#### DATA PROVIDED

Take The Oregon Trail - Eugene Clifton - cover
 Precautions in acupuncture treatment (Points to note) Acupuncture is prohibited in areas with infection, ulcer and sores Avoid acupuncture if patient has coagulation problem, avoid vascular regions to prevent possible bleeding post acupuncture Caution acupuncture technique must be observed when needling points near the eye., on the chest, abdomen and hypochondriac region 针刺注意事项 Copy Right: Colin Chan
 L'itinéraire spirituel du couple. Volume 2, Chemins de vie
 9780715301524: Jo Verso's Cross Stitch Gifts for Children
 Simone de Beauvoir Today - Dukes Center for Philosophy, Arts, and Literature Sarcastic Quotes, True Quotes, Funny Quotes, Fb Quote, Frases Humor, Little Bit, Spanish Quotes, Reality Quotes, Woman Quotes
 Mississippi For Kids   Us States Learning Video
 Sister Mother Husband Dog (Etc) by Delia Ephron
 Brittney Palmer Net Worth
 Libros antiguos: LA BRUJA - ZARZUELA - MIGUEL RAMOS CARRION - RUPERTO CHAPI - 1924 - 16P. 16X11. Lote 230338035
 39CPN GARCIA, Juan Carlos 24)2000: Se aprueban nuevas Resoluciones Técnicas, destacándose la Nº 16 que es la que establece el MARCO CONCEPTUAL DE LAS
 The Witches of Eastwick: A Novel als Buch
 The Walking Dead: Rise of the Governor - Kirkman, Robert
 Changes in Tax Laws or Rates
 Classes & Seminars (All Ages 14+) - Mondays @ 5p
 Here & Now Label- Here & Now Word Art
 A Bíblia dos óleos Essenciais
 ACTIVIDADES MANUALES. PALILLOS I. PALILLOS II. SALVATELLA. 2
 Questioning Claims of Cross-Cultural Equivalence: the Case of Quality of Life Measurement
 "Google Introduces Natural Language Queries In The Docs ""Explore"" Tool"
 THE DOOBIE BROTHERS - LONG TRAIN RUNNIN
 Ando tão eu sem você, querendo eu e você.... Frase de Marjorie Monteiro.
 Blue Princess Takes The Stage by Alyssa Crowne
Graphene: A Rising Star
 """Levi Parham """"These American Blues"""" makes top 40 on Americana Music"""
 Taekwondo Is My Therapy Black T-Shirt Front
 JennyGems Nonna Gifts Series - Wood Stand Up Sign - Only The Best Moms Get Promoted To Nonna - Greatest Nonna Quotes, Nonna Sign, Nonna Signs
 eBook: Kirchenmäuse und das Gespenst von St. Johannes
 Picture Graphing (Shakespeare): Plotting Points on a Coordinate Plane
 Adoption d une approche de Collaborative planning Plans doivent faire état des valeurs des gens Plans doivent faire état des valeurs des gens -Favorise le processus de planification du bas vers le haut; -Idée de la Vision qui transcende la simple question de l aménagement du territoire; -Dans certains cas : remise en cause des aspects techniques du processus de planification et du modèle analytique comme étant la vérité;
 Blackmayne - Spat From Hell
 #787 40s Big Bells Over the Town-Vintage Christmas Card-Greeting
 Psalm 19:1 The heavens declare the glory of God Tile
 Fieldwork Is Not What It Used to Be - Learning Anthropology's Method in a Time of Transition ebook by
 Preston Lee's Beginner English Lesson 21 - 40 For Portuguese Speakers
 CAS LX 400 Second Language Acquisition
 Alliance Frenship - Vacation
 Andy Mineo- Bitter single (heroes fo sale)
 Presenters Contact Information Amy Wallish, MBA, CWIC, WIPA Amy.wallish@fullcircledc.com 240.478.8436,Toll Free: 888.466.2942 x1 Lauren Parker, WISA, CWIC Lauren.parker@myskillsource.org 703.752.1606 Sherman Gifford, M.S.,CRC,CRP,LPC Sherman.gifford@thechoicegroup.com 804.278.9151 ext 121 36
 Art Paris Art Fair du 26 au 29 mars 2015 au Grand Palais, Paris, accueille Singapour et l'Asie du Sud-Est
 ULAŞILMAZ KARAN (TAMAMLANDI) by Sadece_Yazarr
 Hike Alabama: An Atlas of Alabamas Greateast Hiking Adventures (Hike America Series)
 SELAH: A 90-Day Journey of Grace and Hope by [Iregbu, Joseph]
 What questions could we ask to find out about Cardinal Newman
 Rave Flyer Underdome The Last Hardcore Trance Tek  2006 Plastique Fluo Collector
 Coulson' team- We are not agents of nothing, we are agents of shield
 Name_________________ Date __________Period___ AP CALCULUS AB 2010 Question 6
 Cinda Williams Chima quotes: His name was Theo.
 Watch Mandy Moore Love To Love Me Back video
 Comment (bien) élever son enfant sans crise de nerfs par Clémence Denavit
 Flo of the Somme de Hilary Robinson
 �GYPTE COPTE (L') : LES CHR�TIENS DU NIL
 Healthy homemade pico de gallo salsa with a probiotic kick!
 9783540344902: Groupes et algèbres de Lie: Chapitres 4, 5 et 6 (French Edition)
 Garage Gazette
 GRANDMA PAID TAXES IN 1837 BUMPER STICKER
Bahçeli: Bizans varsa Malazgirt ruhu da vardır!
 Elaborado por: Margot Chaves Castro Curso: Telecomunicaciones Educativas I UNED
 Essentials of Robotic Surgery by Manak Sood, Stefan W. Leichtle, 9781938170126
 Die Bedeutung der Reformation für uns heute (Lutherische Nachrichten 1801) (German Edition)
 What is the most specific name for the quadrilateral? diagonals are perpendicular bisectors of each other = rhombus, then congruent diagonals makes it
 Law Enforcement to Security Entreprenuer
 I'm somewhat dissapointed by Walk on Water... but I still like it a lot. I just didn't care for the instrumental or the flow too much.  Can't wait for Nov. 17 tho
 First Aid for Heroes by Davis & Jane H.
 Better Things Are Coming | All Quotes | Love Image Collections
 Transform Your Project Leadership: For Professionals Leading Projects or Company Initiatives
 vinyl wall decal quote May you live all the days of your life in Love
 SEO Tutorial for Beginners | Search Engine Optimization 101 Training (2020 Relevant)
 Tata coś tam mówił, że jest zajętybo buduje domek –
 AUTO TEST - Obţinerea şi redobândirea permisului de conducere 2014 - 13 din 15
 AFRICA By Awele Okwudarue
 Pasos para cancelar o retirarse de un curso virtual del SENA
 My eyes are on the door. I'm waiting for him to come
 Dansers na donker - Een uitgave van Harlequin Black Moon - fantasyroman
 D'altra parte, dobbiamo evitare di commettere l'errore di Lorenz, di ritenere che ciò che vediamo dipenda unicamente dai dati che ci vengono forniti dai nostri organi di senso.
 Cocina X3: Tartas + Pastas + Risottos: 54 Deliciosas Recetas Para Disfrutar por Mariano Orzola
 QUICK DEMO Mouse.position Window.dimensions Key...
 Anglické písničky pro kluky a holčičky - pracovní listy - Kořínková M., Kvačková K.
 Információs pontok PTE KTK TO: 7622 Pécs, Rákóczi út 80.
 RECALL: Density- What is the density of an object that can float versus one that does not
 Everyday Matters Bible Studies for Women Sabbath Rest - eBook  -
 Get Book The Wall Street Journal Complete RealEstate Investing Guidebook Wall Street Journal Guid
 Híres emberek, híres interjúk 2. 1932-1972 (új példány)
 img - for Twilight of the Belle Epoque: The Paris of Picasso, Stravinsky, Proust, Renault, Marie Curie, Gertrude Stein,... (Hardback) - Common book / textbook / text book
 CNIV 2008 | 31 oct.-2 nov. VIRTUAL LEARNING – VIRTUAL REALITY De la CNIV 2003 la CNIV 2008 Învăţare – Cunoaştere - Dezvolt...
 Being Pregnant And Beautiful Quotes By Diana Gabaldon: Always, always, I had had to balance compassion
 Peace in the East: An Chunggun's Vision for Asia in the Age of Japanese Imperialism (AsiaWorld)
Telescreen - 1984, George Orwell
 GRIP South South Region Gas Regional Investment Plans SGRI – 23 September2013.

########

DESCRIPTION OF THE TASK: Within the data above, the lines from the one with "Questioning Claims of" to the one with "Andy Mineo- Bitter single (heroes fo sale)" must be repeated exactly; no other line belongs in the answer.

TASK ANSWER:
 Questioning Claims of Cross-Cultural Equivalence: the Case of Quality of Life Measurement
 "Google Introduces Natural Language Queries In The Docs ""Explore"" Tool"
 THE DOOBIE BROTHERS - LONG TRAIN RUNNIN
 Ando tão eu sem você, querendo eu e você.... Frase de Marjorie Monteiro.
 Blue Princess Takes The Stage by Alyssa Crowne
Graphene: A Rising Star
 """Levi Parham """"These American Blues"""" makes top 40 on Americana Music"""
 Taekwondo Is My Therapy Black T-Shirt Front
 JennyGems Nonna Gifts Series - Wood Stand Up Sign - Only The Best Moms Get Promoted To Nonna - Greatest Nonna Quotes, Nonna Sign, Nonna Signs
 eBook: Kirchenmäuse und das Gespenst von St. Johannes
 Picture Graphing (Shakespeare): Plotting Points on a Coordinate Plane
 Adoption d une approche de Collaborative planning Plans doivent faire état des valeurs des gens Plans doivent faire état des valeurs des gens -Favorise le processus de planification du bas vers le haut; -Idée de la Vision qui transcende la simple question de l aménagement du territoire; -Dans certains cas : remise en cause des aspects techniques du processus de planification et du modèle analytique comme étant la vérité;
 Blackmayne - Spat From Hell
 #787 40s Big Bells Over the Town-Vintage Christmas Card-Greeting
 Psalm 19:1 The heavens declare the glory of God Tile
 Fieldwork Is Not What It Used to Be - Learning Anthropology's Method in a Time of Transition ebook by
 Preston Lee's Beginner English Lesson 21 - 40 For Portuguese Speakers
 CAS LX 400 Second Language Acquisition
 Alliance Frenship - Vacation
 Andy Mineo- Bitter single (heroes fo sale)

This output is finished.